The Divorce (AND My Honorary Daughter's P.S.)

It saddens me that an honorary daughter of mine appears to be heading for divorce.

If we had only been in the loop, we would have told him "Don't come home after being gone for days, and plop down to play World of Warcraft for hours, virtually ignoring her."

We would have kept telling her "Communicate more with him. Tell him why you're unhappy and what you need to make this marriage work."

We would have told him "Stop trying to smother her and keep her locked up in the house. She's only 21! Encourage her to go to college or at least get a job. Stop making her feel like you disapprove of such things. You must allow her some freedom."

We would have kept telling her "Stop trying so hard to compromise your life doing only what HE wants to do. Start doing some things for yourself. With any luck, he'll join in."

We would have told him "Take her out on a date at least once a week. And stop drinking so much when you go out. Give up the gambling and save some money for the future."

We would have told her "Stop hanging out so much with his roommates. Don't spill your guts to them, or tell them the troubles in the marriage. Young men are predators, and they will happily take down a wounded deer."

We would have told them all this, but now it looks as if it's too late.

My Wonderful Honorary Daughter's Additional Notes:
(I know for a fact that everything she says here is true from all the things she's told me over the last year)

I am definitely on my way to a divorce. No question there. I haven't called I've been a lil stressed from being kicked out of my own home.

I have tried numerous times to talk to him...he will even admit it. The one thing he always says to me is "why are you getting angry?" I'm not! I'm trying to talk! Then he walks away and crawls into bed. So I go and pull down the covers and say "I was talking to you why do you always walk away?" He says "ok lets talk now then."

Well you know what - if he is not willing to take the time to talk to me...why should I make the time when ever he feels fit? Disrespecting me in public and in front of family...I will not stand for it...because I do NOT do it to him.

As for the roommate, he and I did not talk about my life with my husband. We talked about everything but. First it started with his girlfriend then he and I started to cook dinners together by using his cook book. The other roommate I hardly talk to.

__DATASET RECORDS__:
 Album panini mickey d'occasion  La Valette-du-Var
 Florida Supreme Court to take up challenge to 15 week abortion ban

* * *

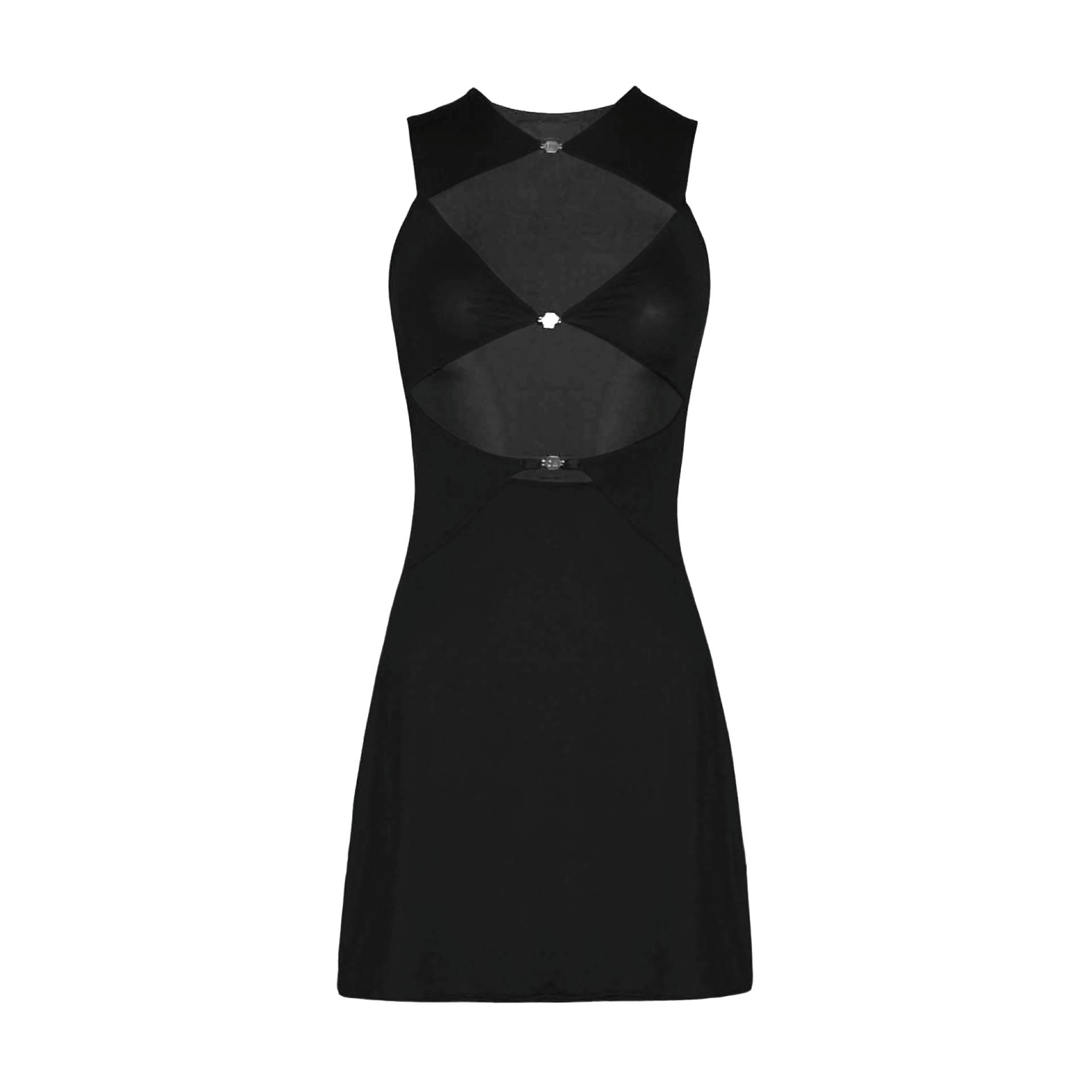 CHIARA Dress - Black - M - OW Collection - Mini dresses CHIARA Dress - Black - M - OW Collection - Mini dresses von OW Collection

__PROBLEM DETAILS__: Please return the stretch of the divorce post from "My Wonderful Honorary" through "the last year)", copied word for word.

__SOLUTION__:
My Wonderful Honorary Daughter's Additional Notes:
(I know for a fact that everything she says here is true from all the things she's told me over the last year)